*DIRECTIONS FOR THIS TASK:* Please transcribe the data exactly as shown, skipping the images.

DATA FOR THE TASK below:

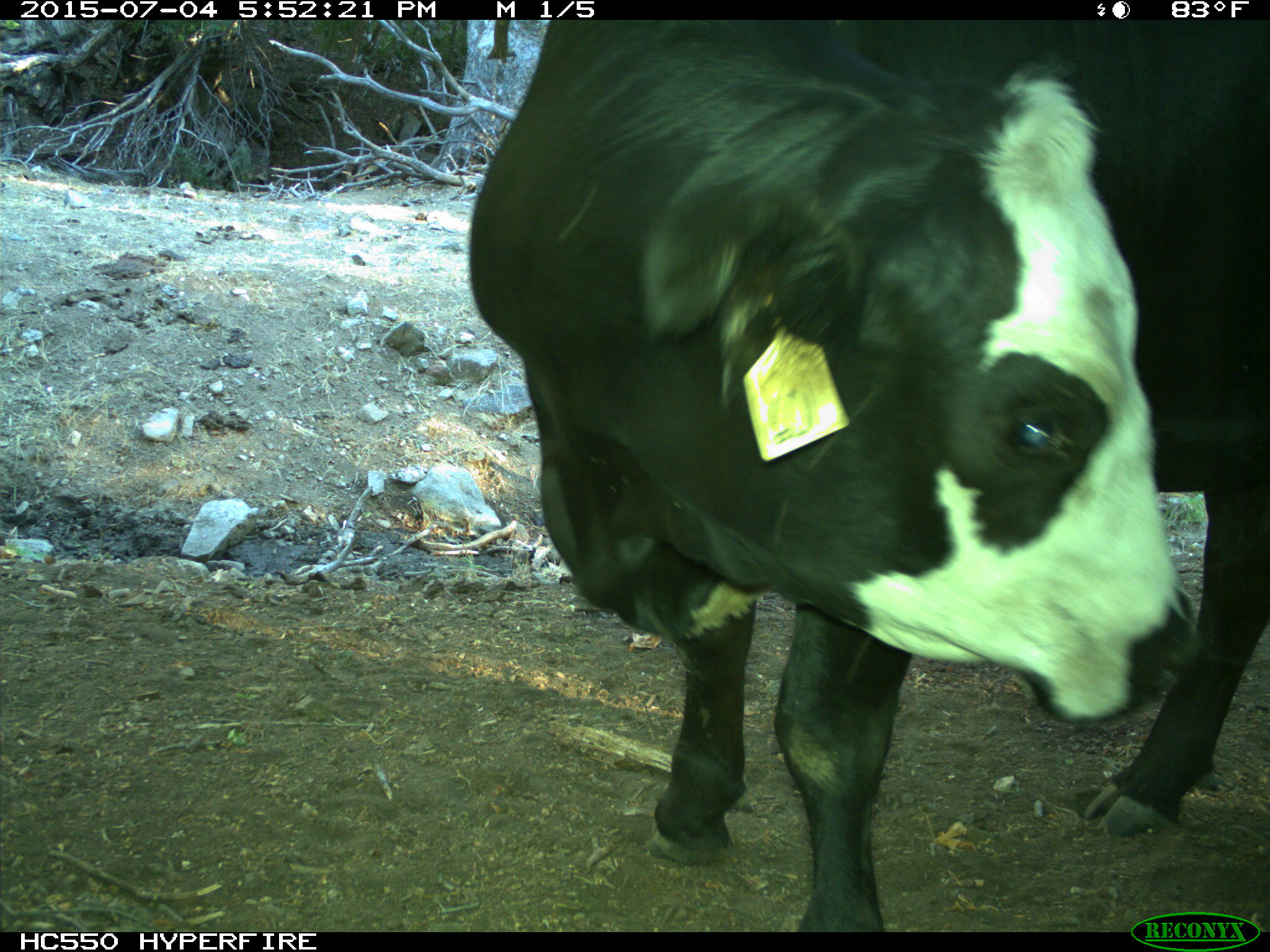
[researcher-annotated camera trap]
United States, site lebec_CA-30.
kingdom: Animalia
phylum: Chordata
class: Mammalia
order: Artiodactyla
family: Bovidae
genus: Bos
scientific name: Bos taurus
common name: domestic cow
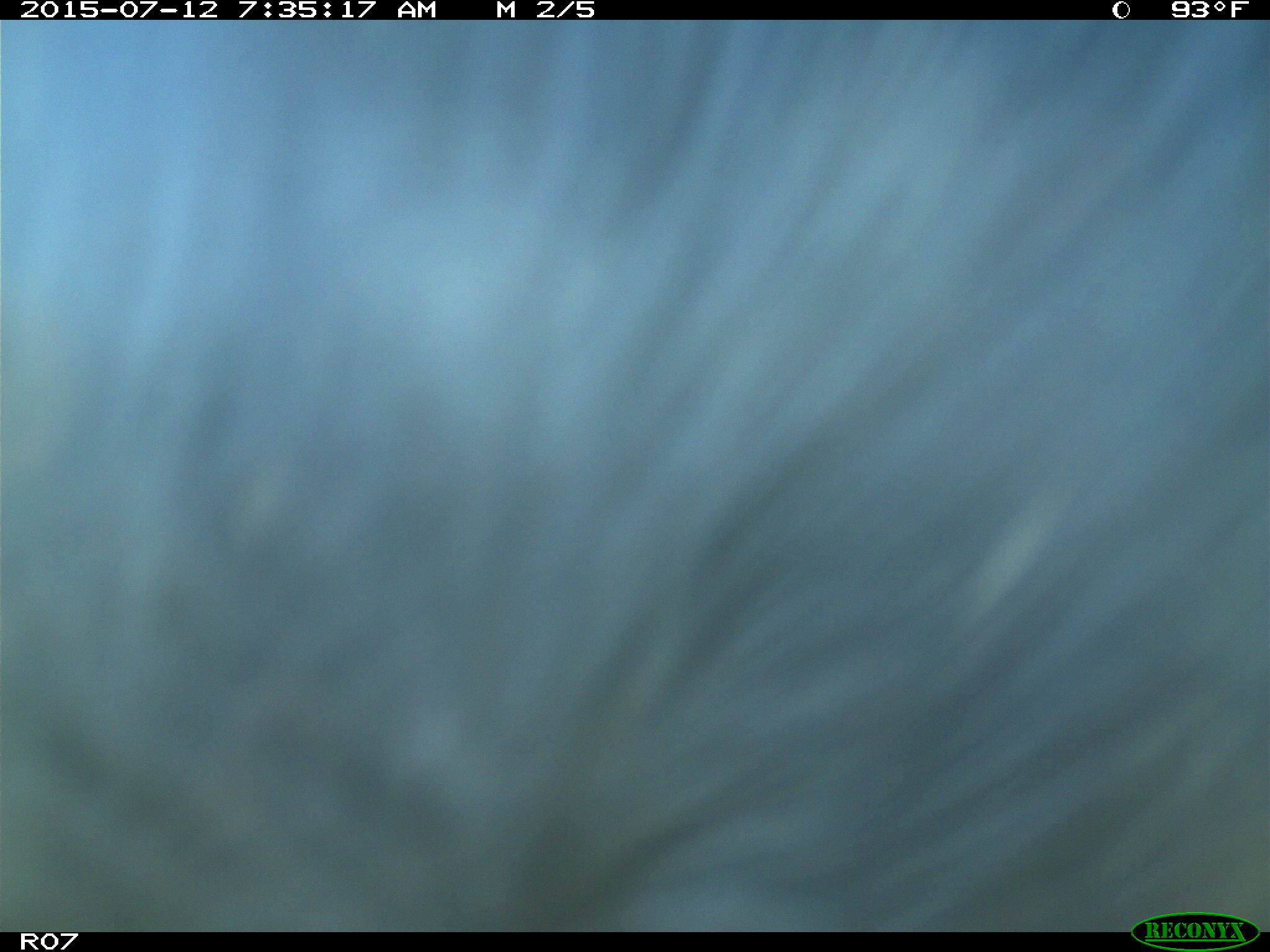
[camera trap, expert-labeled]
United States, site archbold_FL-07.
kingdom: Animalia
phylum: Chordata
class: Mammalia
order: Artiodactyla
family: Bovidae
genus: Bos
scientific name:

End of DATA FOR THE TASK.

*SOLVED PROBLEM:*
[researcher-annotated camera trap]
United States, site lebec_CA-30.
kingdom: Animalia
phylum: Chordata
class: Mammalia
order: Artiodactyla
family: Bovidae
genus: Bos
scientific name: Bos taurus
common name: domestic cow
[camera trap, expert-labeled]
United States, site archbold_FL-07.
kingdom: Animalia
phylum: Chordata
class: Mammalia
order: Artiodactyla
family: Bovidae
genus: Bos
scientific name:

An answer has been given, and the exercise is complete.